Starting a new song is really an exciting feeling, like kissing somebody for the first time. But, finishing is what is most rewarding. When you find a great melody, you ride the wave of it until you get hooked on your own hook. There's no greater feeling than listenng back to a well-rendered version of a new song I wrote.Recording a newly-written song is a feeling of discovery for me: I love experimenting while "making" the song demo. It's like...fingerpainting!

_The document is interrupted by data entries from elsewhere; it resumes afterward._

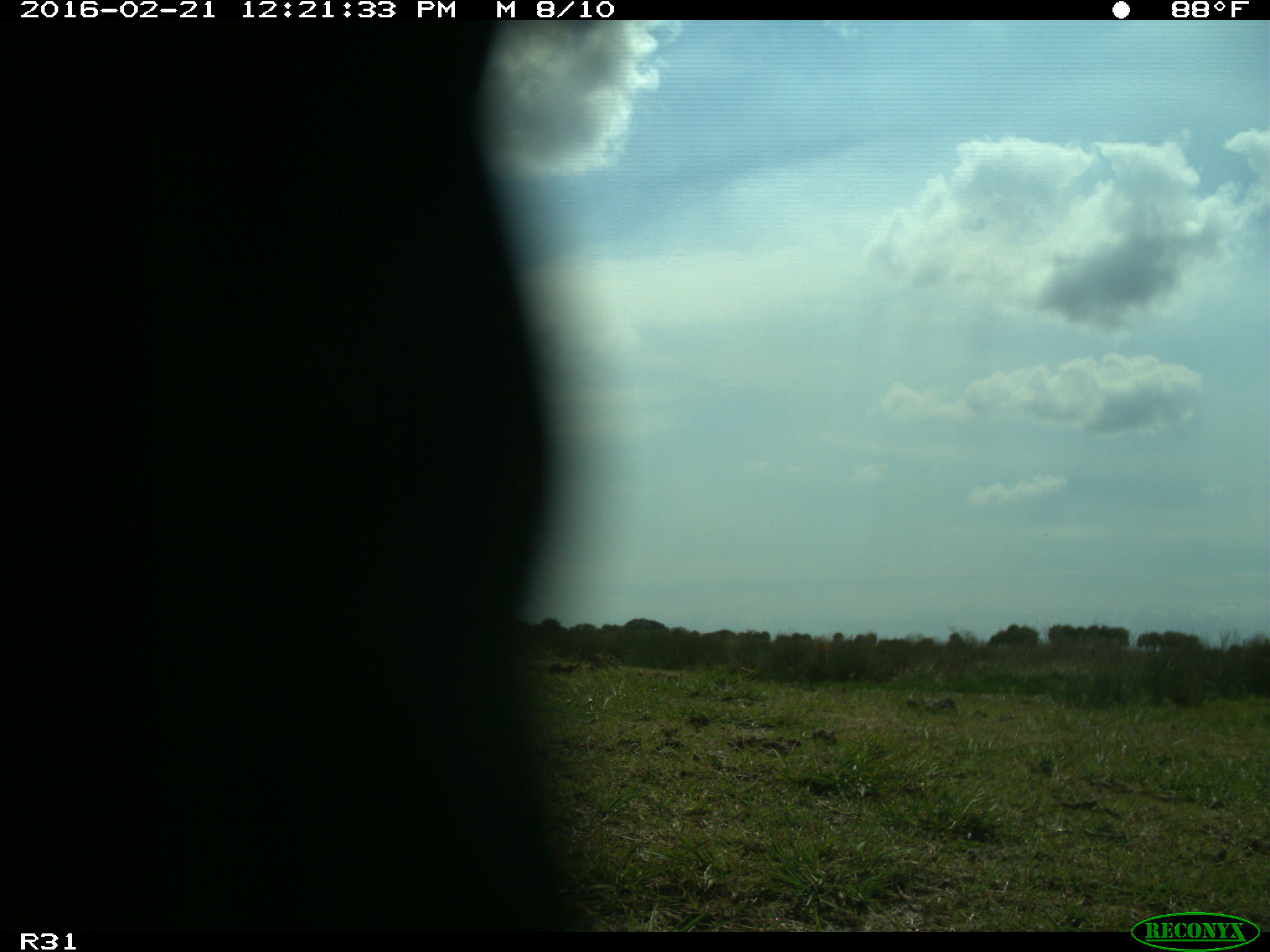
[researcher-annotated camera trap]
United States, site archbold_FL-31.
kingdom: Animalia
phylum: Chordata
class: Aves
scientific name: Aves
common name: birds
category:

I didn't know I wanted to write songs growing up, but I was always incredibly immersed in music. I had a lot of albums, I listened to a wide array of music, took guitar lessons -- Succinctly, music was omnipresent in my life since I was at least two years old. For me, my musical life, in terms of influence, begins and ends with The Beatles. I listen to them as much now as I did when I was very young. Timeless melodies, rendered beautifully. There's other great music, but no one comes close to the Beatles consistent canon of melodic and interesting songs. Still.
I enjoy looking at the paintings of Pierre August Renoir. With his expressive colors and subjects, his work makes me feel as if I could be in his paintings. Its life. Renoir is life. Similiarly, The Beatles are life. Life affirming art, life affirming people. Human beings are naturally life affirming. We WANT to live and thus look for things in art that affirm that truth back to us.
At about 15 I started writing and finishing and recording songs. During college, I started writing more and before I knew it, one of my songs was taken by Chappell Music, then, the biggest music publisher in the world. They really liked my song for Barbra Streisand. I was 19. Although Streisand eventually chose an Andrew Lloyd Webber song over mine, it gave me a lot of confidence that I could compete in the big leagues.
My first cover, was with the group Air Supply. I looked at the album credits about a hundred times, not believing that they actually recorded a song of mine (Bob Ezrin, producer of Pink Floyd's, The Wall, produced it). Growing up, I never really thought about what I was going to do with my life but somehow it was always going to be about music. I just lived life, with music always playing. It's always been a part of me.